Violence, sexe, perversions, racisme, extrémisme se mélangent pour donner d’Alger une image de ville à la dérive où l’on tue pour un idéal politique comme pour les revenus d’une prostituée. Et dans cette atmosphère morbide, les personnages inventés par Attia et croqués par Ferrandez tentent de survivre avec leurs blessures ouvertes, constamment sous la menace, entre Éros et Thanatos. L’espoir est-il permis ? Pas sûr : « L’Algérie est bientôt indépendante, les pieds-noirs sont en marche pour l’exil… Le pays est plongé dans une guerre fratricide et une haine définitive entre les communautés. Alger la Blanche est devenue Alger la Noire. »
D’un conflit l’autre
Auteur reconnu (Le Gone du Chaâba) et homme politique à géométrie variable – ministre du gouvernement Villepin de 2005 à 2007, il a été proche de François Bayrou (MoDem) avant d’appeler à voter François Hollande en 2012… -, Azouz Begag signe avec Leçons coloniales un scénario classique : une jeune institutrice pétrie d’idéaux républicains débarque à Sétif avec la ferme intention d’enseigner à tous, sans distinction d’origines, comme le stipule le décret du 27 novembre 1944. L’intrigue se déroule en 1945, alors qu’en Europe la Seconde Guerre mondiale s’achève. À Sétif, la tension s’accroît entre colons et Algériens, jusqu’à exploser le jour même de la victoire alliée sur les nazis, le 8 mai. La révolte qui secoue la ville est réprimée dans le sang…

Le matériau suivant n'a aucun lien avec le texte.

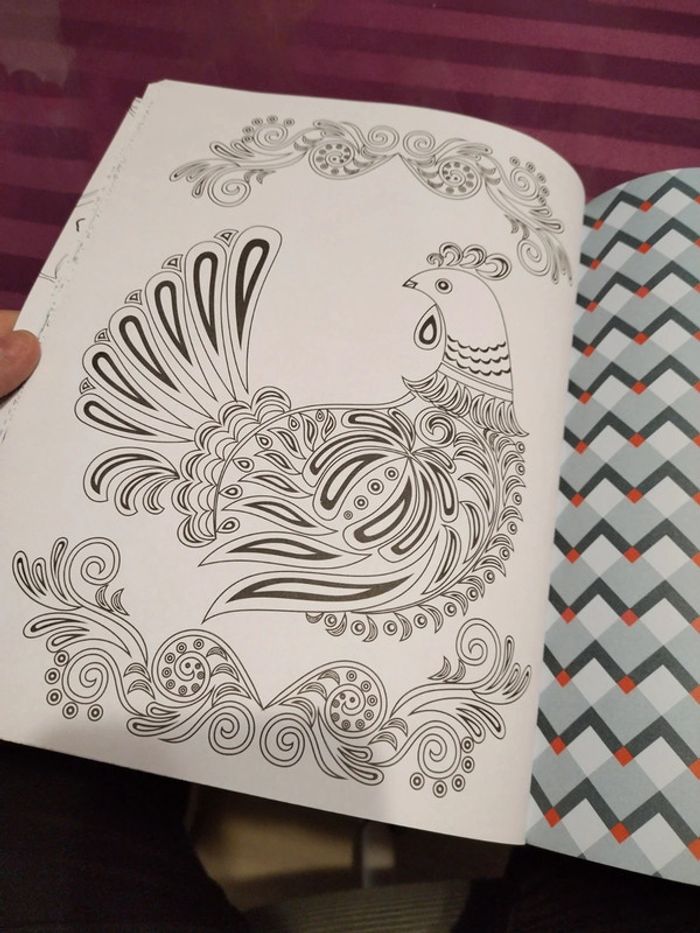 Carnet créatif 100 coloriage - photo numéro 10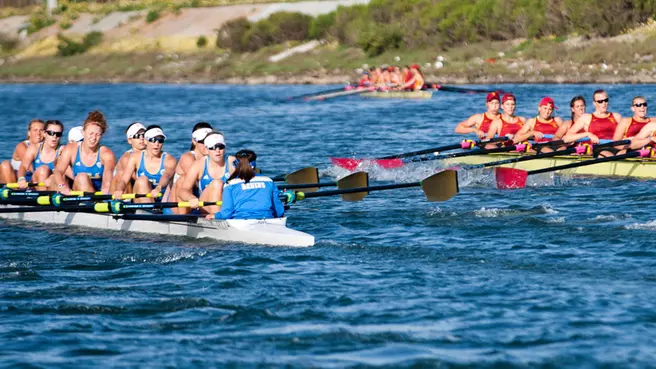 No. 14 UCLA Women's Rowing Edged by No. 10 USC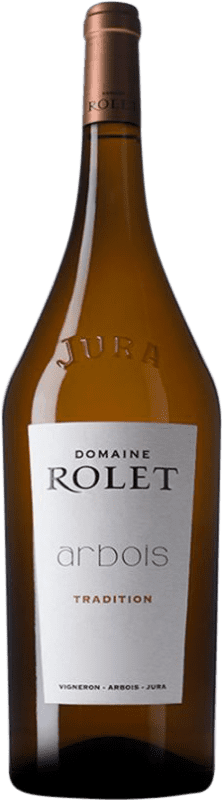 69,95 € | Белое вино Domaine Rolet Традиционный A.O.C. Arbois Jura Франция Chardonnay — Шардоне, Savagnin — Саваньен Бутылка Магнум 1,5 L
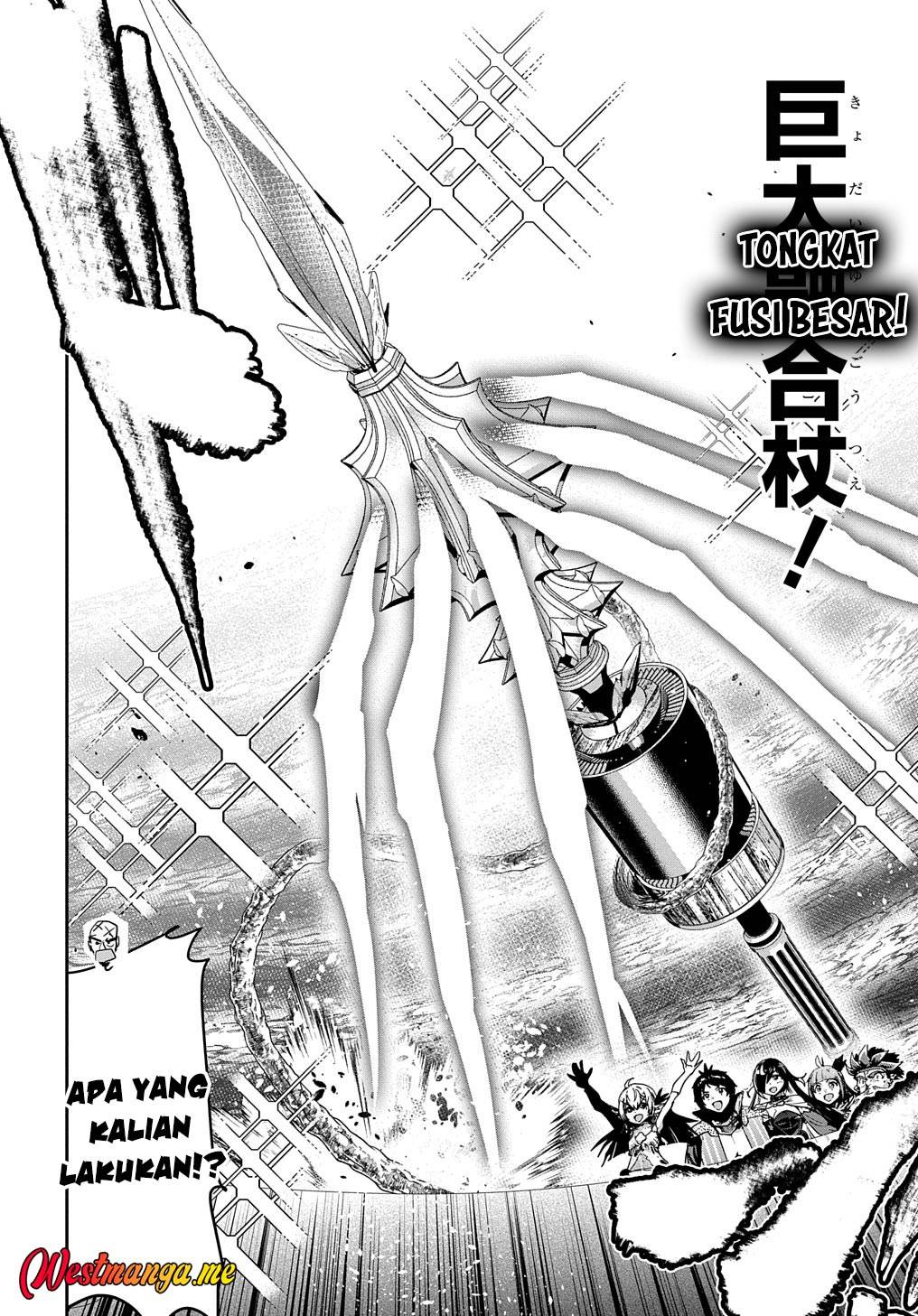 Shounin Yuusha wa Isekai wo Gyuujiru! Chap 35 - Next Chap 36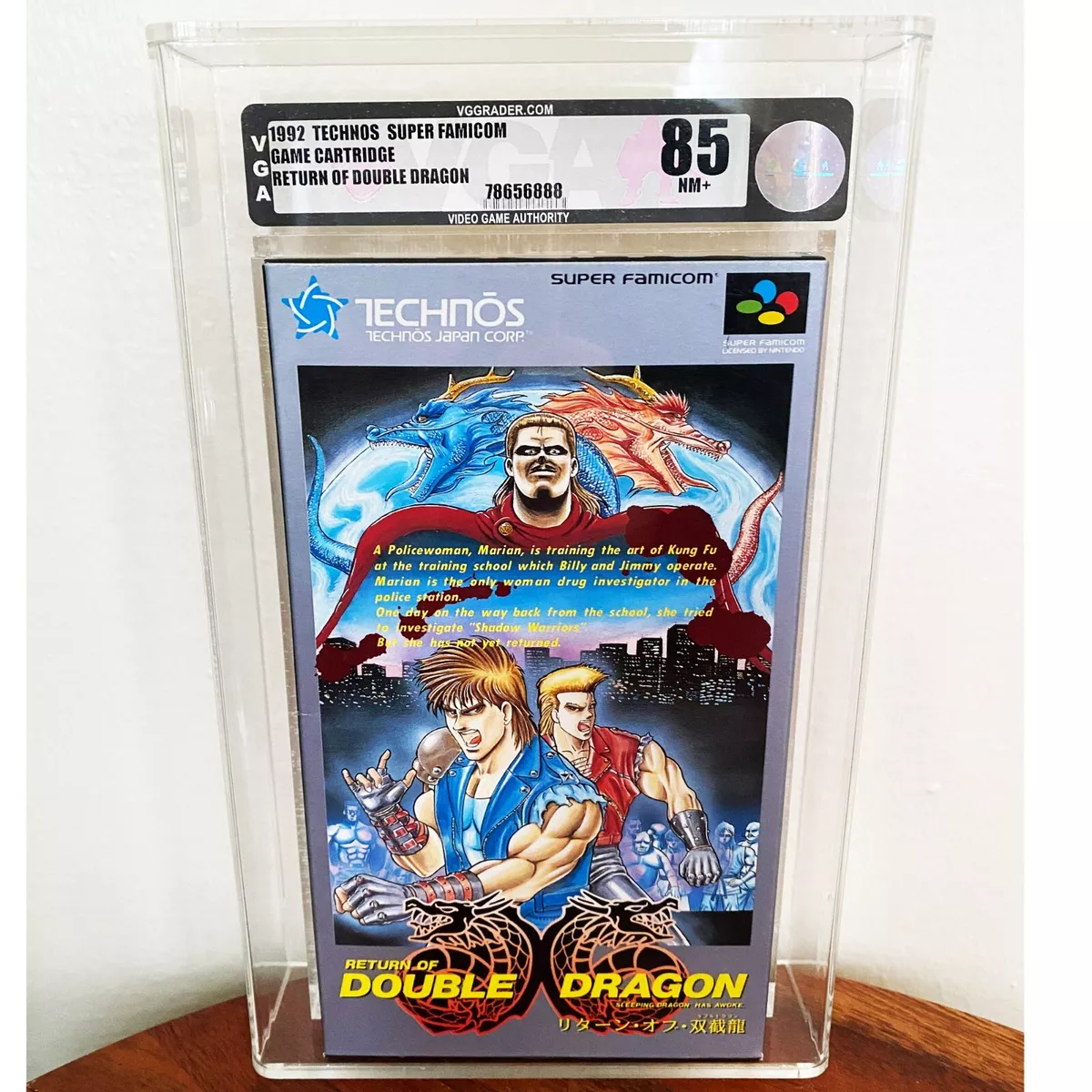 Return of Double Dragon for the Super Nintendo (SNES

Mêlant évolution politique et histoire(s) d’amour, Begag parvient à créer une jolie galerie de personnages tout en donnant une idée juste des tensions qui finiront par déboucher sur la guerre. Peu aidé par un dessin un tantinet daté, il ne parvient néanmoins pas à surprendre.

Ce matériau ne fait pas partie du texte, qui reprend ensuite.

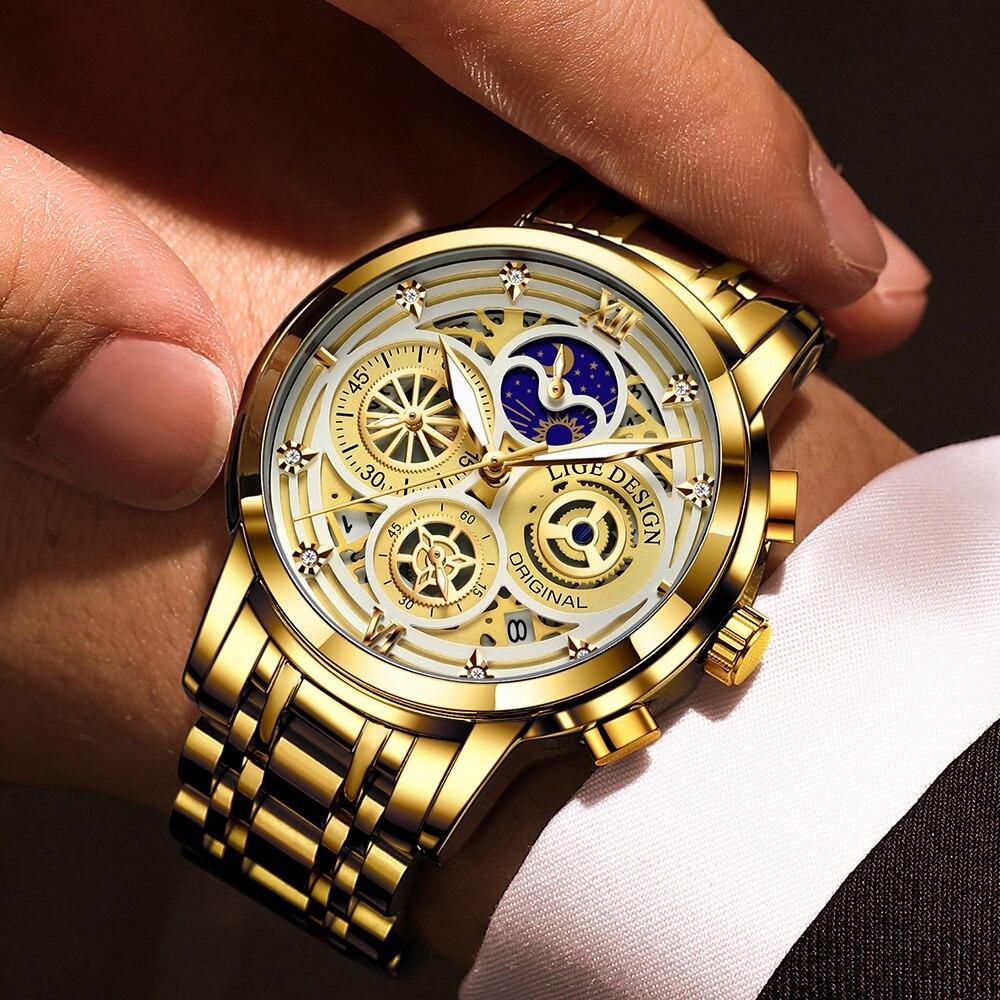 Men's watch Luxury Chronograph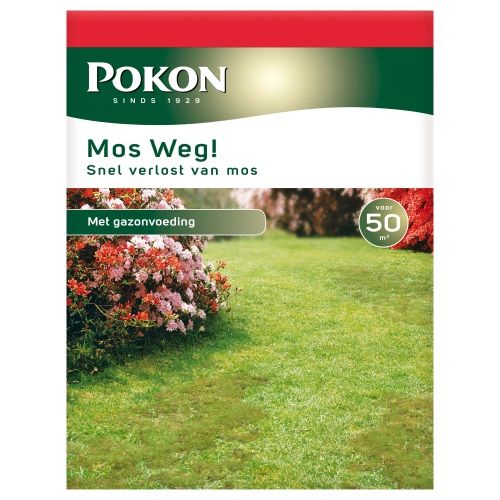  MOS WEG! 1750 GRAM 50M²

Tirailleurs de Constantine
Avant la guerre d’Algérie, avant la Seconde Guerre mondiale, il y a eu la boue, les tranchées, le gaz moutarde, les pluies d’obus… Un enfer que les tirailleurs algériens ont vécu pour défendre le drapeau tricolore. En racontant l’histoire d’Alouache Ahmed Saïd Ben Hadj, incorporé en 1912 au 11e régiment des tirailleurs algériens, les auteurs de cette bande dessinée originale reviennent sur un aspect trop souvent passé sous silence de la Première Guerre mondiale. Surnommés Turcos par les Russes – à cause de leur uniforme – pendant la campagne de Crimée (1854-1856), les tirailleurs algériens et tunisiens sont, avec les zouaves, parmi les plus décorés de l’armée française. En s’attachant au destin d’un homme « tué à l’ennemi le 20 juillet 1918 », les auteurs donnent de la chair aux dates qui figurent sur le drapeau du 11e régiment : Artois 1915, Champagne 1915, Verdun 1915, Soissonnais 1918… Le trait et la narration ne sont pas toujours à la hauteur du défi, mais peu importe : il s’agit avant tout de rappeler la dette (de sang) de la France envers ses ex-colonies.